PW: In your book Dispatches from the Culture Wars, you criticize Democratic and liberal leadership for losing touch with the young. Does the liberal leadership "get" pop culture or its audience?

Danny Goldberg: A bunch of subtle influences on the left have interfered with the marketing of progressive ideas. A lot of people on the left come out of academia or government or foundations, and they often lack experience in the PR and marketing techniques required to persuade large numbers of people, whereas a large bloc of support for conservatives comes from the business community, which does prize those skills. There's a discipline in rudimentary PR the left lacks, which has undersold the content of their message.

PW: As your experience releasing Cornel West's CD through your record label, Artemis, shows, snobbery comes into play, too.

DG: I was astonished that Sketches of My Culture caused any controversy. It reaches out to a new audience, but it earnestly embraces mainstream, traditional values. As Cornel told me, to ignore the impact of the CD today is like ignoring the impact of the novel in the 19th century. But the president of Harvard attacked it simply because it was a CD, as if the medium was automatically tainted by being popular. It says a lot more to me about Harvard than it does about Cornel, who is exactly the kind of public intellectual we need to popularize intellectual traditions and make sure they aren't marginalized to an academic elite.

PW: You also released Steve Earle's last record, which many conservatives branded un-American.

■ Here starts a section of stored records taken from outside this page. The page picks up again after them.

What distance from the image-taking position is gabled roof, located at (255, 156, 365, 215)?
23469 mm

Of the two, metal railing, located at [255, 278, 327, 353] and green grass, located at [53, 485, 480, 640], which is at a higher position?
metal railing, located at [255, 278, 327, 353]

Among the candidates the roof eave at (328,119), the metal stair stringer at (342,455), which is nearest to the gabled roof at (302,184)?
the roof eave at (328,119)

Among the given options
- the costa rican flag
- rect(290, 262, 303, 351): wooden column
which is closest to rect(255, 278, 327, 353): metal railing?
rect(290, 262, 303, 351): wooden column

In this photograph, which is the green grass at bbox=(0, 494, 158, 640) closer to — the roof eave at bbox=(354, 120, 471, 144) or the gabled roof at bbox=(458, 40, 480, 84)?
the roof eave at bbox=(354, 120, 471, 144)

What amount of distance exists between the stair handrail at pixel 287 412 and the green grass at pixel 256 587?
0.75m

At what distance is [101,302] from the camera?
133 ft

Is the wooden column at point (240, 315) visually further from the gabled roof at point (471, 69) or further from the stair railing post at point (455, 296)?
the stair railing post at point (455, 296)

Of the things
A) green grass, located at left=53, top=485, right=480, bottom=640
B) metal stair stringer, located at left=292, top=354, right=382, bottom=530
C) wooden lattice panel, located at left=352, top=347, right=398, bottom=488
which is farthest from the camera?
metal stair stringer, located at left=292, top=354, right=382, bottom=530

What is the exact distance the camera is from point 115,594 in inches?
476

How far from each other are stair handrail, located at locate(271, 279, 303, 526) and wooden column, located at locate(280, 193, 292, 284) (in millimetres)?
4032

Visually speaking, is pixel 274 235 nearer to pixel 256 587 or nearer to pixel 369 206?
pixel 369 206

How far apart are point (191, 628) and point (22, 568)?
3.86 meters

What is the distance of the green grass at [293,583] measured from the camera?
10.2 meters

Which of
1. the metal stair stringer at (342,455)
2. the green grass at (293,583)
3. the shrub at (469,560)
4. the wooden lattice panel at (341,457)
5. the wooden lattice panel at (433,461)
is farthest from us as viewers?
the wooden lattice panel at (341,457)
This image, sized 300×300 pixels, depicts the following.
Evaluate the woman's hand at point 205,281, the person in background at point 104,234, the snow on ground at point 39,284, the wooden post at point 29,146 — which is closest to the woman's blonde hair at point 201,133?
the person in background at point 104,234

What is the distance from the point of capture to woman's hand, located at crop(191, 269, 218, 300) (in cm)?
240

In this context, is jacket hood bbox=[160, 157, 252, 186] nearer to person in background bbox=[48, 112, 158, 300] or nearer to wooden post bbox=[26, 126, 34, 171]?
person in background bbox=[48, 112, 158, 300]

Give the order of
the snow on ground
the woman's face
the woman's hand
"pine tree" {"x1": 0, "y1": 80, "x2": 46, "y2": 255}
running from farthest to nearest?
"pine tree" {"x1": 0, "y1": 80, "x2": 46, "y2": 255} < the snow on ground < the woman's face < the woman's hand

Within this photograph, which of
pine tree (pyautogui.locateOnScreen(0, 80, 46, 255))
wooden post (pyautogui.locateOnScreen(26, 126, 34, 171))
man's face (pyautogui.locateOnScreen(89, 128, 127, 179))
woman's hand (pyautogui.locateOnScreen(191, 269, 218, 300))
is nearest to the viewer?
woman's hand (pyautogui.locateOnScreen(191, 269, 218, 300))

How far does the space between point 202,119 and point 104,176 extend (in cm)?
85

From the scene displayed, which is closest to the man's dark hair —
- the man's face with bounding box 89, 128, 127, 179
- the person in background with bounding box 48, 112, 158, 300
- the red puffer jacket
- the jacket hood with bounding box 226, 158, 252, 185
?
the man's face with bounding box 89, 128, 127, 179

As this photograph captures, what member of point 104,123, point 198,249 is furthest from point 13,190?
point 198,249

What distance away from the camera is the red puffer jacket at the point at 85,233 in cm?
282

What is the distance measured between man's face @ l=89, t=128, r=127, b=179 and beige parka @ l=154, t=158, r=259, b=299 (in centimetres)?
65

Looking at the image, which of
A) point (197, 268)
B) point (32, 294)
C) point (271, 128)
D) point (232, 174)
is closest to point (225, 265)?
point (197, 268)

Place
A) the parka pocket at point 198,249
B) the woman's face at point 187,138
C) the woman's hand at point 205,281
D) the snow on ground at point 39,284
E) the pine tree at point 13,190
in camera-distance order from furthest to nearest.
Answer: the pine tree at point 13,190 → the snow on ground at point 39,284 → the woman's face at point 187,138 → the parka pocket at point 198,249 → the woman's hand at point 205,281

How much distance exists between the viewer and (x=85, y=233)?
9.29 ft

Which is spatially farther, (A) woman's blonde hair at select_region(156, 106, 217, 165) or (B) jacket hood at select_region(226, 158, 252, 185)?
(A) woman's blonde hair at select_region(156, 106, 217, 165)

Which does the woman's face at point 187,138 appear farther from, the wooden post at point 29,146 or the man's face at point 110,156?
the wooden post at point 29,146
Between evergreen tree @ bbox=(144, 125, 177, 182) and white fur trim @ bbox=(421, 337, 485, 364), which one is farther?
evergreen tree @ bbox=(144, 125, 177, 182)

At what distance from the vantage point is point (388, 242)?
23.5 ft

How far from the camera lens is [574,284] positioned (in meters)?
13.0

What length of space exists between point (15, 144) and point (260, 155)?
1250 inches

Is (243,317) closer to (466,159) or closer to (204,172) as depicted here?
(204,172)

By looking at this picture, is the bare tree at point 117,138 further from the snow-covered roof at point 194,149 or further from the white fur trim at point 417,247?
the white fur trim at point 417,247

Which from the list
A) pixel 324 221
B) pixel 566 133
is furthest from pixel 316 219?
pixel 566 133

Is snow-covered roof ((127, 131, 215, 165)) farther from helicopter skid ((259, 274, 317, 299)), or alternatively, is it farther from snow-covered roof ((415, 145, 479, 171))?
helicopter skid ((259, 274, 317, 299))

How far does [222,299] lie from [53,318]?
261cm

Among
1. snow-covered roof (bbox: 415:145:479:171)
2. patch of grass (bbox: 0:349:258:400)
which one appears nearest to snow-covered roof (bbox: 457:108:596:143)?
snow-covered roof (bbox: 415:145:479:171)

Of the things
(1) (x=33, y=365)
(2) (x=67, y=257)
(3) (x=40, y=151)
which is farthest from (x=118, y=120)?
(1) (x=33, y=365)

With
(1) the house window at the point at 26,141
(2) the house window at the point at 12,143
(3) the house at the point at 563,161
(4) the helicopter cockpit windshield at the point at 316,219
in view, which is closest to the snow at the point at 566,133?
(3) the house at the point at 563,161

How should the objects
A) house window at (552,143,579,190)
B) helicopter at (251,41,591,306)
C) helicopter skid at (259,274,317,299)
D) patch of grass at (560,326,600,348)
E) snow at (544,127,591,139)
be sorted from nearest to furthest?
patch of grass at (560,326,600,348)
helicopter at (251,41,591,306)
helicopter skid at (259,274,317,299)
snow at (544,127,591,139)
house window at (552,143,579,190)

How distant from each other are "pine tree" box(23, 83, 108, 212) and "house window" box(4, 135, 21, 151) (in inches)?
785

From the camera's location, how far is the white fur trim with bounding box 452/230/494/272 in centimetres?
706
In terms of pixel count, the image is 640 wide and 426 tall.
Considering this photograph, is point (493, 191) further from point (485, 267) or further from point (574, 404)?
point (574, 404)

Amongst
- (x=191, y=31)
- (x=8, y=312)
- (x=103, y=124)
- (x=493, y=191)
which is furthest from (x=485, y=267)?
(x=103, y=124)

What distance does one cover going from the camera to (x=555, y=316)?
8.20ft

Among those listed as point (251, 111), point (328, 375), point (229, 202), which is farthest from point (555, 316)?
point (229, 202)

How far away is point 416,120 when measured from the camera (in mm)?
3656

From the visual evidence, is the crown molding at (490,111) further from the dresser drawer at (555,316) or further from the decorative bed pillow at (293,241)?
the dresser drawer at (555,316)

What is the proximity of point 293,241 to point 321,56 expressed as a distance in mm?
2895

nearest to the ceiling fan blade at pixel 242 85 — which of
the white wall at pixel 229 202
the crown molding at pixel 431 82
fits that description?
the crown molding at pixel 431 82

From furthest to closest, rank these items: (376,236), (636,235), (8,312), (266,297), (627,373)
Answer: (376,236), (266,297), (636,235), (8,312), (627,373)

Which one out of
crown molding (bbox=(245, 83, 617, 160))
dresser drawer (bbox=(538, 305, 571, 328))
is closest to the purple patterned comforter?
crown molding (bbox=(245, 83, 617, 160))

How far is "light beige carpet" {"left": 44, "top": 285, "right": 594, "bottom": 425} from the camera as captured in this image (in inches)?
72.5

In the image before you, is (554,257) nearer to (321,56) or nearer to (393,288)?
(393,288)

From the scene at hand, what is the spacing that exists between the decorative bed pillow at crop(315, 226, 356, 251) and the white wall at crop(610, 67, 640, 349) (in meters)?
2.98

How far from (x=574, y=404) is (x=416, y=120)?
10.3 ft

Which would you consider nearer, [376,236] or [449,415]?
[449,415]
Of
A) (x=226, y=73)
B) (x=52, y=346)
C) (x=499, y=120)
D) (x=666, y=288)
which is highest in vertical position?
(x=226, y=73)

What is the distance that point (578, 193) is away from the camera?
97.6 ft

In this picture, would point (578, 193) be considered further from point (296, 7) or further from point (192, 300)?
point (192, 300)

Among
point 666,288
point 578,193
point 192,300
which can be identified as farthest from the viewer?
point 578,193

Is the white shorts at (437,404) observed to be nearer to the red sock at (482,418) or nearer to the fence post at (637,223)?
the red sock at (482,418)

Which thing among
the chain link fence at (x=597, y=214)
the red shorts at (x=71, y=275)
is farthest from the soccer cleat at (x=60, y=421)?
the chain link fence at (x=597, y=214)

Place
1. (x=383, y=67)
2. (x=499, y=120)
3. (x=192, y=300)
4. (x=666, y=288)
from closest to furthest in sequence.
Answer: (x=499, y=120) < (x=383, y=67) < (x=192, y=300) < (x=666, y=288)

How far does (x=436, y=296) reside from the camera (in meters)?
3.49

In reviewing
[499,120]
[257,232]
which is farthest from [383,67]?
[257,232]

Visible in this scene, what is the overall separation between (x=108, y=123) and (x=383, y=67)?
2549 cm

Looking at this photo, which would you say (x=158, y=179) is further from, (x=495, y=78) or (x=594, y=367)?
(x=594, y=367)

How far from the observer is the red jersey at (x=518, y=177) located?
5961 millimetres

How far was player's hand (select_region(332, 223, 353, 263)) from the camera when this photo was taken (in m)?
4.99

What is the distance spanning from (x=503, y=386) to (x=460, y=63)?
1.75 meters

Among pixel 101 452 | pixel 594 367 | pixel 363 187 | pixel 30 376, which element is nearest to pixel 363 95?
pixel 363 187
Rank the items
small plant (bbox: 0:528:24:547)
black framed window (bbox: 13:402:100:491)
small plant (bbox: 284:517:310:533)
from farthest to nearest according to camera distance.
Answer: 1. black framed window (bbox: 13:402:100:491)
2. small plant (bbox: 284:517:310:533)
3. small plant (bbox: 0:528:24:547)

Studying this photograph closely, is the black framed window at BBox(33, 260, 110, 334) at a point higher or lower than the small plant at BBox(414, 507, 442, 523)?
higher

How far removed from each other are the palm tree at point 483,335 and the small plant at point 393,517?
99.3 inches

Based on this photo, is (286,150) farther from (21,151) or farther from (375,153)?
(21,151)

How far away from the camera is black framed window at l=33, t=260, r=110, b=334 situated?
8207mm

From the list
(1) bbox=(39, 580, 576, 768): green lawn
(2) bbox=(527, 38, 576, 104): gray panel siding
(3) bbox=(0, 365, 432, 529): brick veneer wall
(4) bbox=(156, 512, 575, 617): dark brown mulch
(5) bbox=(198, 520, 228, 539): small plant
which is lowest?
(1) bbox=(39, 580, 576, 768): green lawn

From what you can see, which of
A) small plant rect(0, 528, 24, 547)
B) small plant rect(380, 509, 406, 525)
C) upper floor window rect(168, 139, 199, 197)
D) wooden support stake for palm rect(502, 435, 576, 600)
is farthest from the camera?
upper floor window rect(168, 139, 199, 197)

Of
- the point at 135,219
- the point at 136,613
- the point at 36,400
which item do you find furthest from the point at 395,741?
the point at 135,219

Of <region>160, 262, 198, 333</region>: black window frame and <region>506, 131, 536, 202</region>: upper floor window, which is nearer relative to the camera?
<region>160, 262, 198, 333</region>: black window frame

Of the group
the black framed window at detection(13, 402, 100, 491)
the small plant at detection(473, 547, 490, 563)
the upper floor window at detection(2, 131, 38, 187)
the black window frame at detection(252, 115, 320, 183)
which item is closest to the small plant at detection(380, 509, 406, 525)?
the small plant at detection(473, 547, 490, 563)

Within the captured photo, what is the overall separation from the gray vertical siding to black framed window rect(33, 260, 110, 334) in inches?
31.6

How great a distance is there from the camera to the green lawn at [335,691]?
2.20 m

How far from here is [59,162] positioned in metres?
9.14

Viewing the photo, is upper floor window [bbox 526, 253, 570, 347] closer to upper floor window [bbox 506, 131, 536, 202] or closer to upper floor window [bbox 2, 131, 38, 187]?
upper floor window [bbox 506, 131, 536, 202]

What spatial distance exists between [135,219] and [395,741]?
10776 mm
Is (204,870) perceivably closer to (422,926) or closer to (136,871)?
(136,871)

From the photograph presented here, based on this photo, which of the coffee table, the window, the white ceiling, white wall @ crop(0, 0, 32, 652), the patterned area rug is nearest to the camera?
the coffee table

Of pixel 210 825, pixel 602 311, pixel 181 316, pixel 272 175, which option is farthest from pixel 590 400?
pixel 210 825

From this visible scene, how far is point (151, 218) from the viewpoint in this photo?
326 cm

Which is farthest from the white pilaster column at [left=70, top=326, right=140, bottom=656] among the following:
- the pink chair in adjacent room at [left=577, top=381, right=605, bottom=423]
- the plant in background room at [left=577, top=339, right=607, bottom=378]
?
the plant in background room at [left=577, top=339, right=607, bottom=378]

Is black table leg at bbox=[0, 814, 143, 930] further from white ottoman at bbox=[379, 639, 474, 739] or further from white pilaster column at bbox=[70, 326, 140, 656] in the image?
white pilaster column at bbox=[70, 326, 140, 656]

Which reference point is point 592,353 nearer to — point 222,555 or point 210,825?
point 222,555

DG: "John Walker's Blues" falls within a tradition of songs about outlaws and other unsympathetic characters told in their own voices, as well as the complex character description that, say, Bruce Springsteen was doing in his Nebraska album. I saw that, Steve's fans saw it, music critics saw it. But to people who look at song lyrics literally, as the equivalent of a speech or a news report, the song meant something completely different from what Steve intended, or from the emotional, impressionistic way the fans heard it.

PW: You recently launched a small press, RDV Books. How did that come about?

DG: A friend of mine, Johnny Temple, from the band Girls Against Boys, started an imprint about four or five years ago called Akashic Books. He taught me a little bit about the economics of independent publishing, and I became intrigued. In some ways, it's a lot like the record business, though the risks and the rewards are generally smaller. It didn't require the kind of investment I need for the record business, and it was another chance to work with my father, Victor, with whom I had co-published Tikkun [a progressive Jewish journal] for four years. So my friend Robert Greenwald and I each put up half the money to publish It's A Free Country, and we have at least one other book coming out this year. Hopefully we can do two to three books a year.

PW: Thanks to your musical and political connections, the book has an eclectic list of contributors.

DG: A lot of it was done very quickly because we wanted to get it out by September 2002. The one thing I regret is that the contributors lean so predominantly to the left, which has a lot to do with who was in our Rolodexes at the time. It's become clear to me since we published that there's quite a bit of libertarian and conservative support for civil liberties as well, and critiques of Ashcroft's policies from those perspectives. We'll be trying in the paperback to remedy that imbalance and present views from all the people concerned about civil liberties, not just the liberal side.